The mere memory of the most recent one made my blood boil, as I had been comforting a girl named Ash while she was having one of her panic attacks, which was unfortunately triggered during the lesson, and doubly unfortunate due to the fact that it had occurred just as Mr Fieldson was engrossed in another one of his lectures about us being the 'worst class I've had in forty years'.

Rolling my eyes, I pulled my phone out of my pocket and slapped it onto his outstretched palm.
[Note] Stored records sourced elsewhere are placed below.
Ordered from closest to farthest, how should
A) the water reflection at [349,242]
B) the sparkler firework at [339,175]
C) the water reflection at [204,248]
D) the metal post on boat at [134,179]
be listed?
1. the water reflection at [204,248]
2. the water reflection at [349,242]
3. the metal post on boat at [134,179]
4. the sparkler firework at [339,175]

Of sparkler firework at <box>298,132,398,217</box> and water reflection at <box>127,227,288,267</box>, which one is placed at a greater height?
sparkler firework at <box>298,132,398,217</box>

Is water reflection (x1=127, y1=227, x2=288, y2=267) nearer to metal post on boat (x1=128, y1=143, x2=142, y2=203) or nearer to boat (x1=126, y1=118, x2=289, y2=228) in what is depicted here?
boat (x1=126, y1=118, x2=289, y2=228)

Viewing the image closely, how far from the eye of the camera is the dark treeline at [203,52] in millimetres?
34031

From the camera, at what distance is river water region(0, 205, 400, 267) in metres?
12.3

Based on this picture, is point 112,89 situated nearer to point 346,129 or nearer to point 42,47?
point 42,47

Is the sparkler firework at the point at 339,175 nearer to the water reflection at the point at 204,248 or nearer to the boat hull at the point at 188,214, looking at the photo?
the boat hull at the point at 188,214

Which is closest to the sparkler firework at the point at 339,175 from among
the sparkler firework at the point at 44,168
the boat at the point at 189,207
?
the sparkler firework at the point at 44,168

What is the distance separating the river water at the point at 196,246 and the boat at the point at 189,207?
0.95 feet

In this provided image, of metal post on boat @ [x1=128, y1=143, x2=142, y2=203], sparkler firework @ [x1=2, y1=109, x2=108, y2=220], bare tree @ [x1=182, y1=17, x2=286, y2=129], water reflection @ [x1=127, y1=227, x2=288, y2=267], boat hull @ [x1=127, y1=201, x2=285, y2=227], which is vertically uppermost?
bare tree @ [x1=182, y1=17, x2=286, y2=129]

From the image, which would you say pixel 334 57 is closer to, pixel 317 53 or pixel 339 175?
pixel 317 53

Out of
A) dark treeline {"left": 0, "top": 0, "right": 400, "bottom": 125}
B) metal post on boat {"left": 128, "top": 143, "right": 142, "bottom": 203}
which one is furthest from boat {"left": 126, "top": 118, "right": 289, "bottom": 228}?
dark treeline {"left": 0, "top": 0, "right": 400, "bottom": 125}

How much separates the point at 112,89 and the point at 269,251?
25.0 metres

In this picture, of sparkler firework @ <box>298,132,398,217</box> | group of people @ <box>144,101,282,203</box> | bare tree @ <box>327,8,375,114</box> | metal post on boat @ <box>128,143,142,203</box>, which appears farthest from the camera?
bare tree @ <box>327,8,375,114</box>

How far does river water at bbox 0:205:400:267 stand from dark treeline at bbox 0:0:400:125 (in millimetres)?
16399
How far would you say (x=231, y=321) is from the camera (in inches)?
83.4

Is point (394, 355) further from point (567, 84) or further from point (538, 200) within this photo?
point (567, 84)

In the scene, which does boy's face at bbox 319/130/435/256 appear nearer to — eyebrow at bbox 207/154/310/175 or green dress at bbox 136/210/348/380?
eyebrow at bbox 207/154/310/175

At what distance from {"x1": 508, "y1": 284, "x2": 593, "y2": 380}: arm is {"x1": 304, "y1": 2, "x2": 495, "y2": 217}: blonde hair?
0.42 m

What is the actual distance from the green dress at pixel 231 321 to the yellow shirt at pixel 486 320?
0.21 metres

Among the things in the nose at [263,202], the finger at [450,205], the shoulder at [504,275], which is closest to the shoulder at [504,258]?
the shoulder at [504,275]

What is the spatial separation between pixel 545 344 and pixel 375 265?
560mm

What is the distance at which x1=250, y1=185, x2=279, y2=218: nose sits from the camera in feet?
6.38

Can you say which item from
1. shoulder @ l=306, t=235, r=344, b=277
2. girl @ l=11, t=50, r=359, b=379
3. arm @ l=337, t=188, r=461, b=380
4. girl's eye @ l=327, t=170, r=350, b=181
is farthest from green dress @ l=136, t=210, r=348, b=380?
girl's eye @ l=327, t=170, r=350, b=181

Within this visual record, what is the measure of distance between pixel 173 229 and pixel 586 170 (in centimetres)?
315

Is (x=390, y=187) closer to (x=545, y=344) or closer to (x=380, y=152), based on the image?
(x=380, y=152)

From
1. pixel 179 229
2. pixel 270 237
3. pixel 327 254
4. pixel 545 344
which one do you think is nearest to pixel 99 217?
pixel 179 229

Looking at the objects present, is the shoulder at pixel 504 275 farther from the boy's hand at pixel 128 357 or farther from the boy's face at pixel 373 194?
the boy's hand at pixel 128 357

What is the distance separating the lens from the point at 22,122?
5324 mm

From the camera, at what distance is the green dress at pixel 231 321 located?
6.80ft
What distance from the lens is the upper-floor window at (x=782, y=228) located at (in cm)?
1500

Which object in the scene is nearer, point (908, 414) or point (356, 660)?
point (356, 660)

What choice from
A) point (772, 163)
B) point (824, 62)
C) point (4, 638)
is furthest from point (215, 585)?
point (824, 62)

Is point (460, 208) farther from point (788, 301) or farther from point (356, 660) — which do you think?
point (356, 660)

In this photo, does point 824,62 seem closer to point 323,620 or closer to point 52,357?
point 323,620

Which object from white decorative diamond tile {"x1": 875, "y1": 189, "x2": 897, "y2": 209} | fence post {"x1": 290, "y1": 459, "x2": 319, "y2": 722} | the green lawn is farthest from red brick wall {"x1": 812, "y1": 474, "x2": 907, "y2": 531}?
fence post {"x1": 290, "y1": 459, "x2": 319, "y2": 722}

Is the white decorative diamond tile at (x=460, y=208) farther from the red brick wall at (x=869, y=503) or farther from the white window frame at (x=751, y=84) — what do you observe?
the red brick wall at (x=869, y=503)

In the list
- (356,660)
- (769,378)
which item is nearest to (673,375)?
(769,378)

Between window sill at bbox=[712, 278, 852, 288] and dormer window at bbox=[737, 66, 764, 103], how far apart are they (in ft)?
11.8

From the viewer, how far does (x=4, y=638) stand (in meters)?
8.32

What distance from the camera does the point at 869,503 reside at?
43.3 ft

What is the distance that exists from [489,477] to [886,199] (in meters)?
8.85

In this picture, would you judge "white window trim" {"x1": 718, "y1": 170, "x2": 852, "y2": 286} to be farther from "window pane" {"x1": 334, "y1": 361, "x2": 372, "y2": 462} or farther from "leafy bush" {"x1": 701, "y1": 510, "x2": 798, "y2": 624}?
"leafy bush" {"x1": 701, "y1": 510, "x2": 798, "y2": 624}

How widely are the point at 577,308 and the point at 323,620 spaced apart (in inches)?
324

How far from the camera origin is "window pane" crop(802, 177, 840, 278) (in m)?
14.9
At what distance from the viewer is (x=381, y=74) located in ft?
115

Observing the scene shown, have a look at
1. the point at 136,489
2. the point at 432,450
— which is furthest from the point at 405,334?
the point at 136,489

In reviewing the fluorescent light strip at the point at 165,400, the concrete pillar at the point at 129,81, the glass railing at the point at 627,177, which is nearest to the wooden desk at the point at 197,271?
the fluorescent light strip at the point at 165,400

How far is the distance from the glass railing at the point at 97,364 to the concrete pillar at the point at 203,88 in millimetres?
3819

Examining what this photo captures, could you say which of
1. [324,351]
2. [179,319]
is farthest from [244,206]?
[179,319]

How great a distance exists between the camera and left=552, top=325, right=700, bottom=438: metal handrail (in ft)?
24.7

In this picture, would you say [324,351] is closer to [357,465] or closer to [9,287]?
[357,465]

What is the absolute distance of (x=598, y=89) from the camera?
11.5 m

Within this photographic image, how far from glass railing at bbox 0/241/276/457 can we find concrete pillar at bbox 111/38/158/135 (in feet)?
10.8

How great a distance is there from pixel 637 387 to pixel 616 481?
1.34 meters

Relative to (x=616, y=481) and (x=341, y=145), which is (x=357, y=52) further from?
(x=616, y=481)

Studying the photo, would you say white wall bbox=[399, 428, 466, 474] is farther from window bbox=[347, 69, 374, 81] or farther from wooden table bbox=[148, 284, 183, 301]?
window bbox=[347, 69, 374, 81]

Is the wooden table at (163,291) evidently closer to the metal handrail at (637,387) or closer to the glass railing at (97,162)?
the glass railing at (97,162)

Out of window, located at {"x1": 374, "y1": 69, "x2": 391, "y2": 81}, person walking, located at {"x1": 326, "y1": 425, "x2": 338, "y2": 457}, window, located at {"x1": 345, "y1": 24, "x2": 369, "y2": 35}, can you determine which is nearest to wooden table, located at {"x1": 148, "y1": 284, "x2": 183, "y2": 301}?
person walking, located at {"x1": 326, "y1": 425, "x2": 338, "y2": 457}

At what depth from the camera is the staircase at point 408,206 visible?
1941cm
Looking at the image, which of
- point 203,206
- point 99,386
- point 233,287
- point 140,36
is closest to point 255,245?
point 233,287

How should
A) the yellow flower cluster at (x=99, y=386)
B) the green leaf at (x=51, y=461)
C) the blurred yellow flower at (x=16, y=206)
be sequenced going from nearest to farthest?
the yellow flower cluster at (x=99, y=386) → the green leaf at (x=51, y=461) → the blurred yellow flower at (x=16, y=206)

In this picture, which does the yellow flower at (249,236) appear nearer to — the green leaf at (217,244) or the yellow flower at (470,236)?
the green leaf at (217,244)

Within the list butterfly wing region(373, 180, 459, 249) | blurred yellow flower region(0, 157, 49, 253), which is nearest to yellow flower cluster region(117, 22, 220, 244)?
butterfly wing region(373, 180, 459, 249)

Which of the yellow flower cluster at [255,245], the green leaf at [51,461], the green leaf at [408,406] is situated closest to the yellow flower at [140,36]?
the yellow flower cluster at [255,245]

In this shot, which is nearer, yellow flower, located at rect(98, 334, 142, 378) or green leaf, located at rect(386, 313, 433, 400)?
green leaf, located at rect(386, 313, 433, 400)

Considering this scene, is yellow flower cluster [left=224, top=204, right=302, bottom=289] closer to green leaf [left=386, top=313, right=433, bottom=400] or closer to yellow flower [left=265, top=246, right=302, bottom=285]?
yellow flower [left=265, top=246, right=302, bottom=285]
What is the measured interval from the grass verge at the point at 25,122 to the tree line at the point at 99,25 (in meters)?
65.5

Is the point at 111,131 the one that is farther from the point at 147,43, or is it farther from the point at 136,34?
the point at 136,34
Now, before you start thinking that I'm some kind of juvenile delinquent who gives teachers the finger and skips detentions, I'm not (well, I was a bit, ahem, loud when I was protesting, but that didn't count. That was for a good cause.). It's just that I don't see the point of behaving well in maths because stupid Mr Fieldson is just going to tell me off anyway.

"Miss Palmer," snarled Mr Fieldson, his cracked lips still grinning like the Joker at the possible prospect of having an excuse to issue me a detention on the last day of term. I closed my eyes momentarily."Yes?" 

As I spoke, I flicked my earlobes. Once right, twice left. I tapped my knees with my index fingers under the table, ten times on each kneecap. My heart thumped dangerously. Hands shaking, I finished my ritual by rubbing three circles on the inside of each wrist with my thumbs, one circle above the other. My heart slowed. I could breathe again.

"Don't answer back, you imbecilic girl! Obviously I can't confiscate your phone because, as a result of the inconveniently-timed Christmas holidays, it is prohibited for me to do so which, in my humble opinion, is most unfortunate. However-"

He sneered at me unnecessarily before continuing. "-I will have it first thing after the break." With a poisonous scowl twisting his features, he slammed it back on the desk, and I couldn't resist rolling my eyes at his petty attempt to annoy me. "Careful ,sir!" I exclaimed theatrically, evoking more sniggering and earning me yet another murderous look from the teacher. Thankfully, though, he didn't say anything this time, as I thought he might.

After examining the screen for cracks, I slipped it back into my blazer triumphantly. Ava, the unusually tall girl who sat on my left and my close friend of two years, nudged me and whispered, "You're pretty used to this aren't you?" I wasn't quite sure what I was supposed to say to that, so I just raised my right eyebrow and said nothing. Suddenly I heard a shrill blaring just outside the classroom, and conveniently so.

Saved by the bell. I rushed out of the classroom before Mr Fieldson could change his mind (or dismiss the rest of the class, for that matter), Dylan close at my heels and both of us snickering at the delinquent-esque stunt I'd pulled as we ran down the corridor.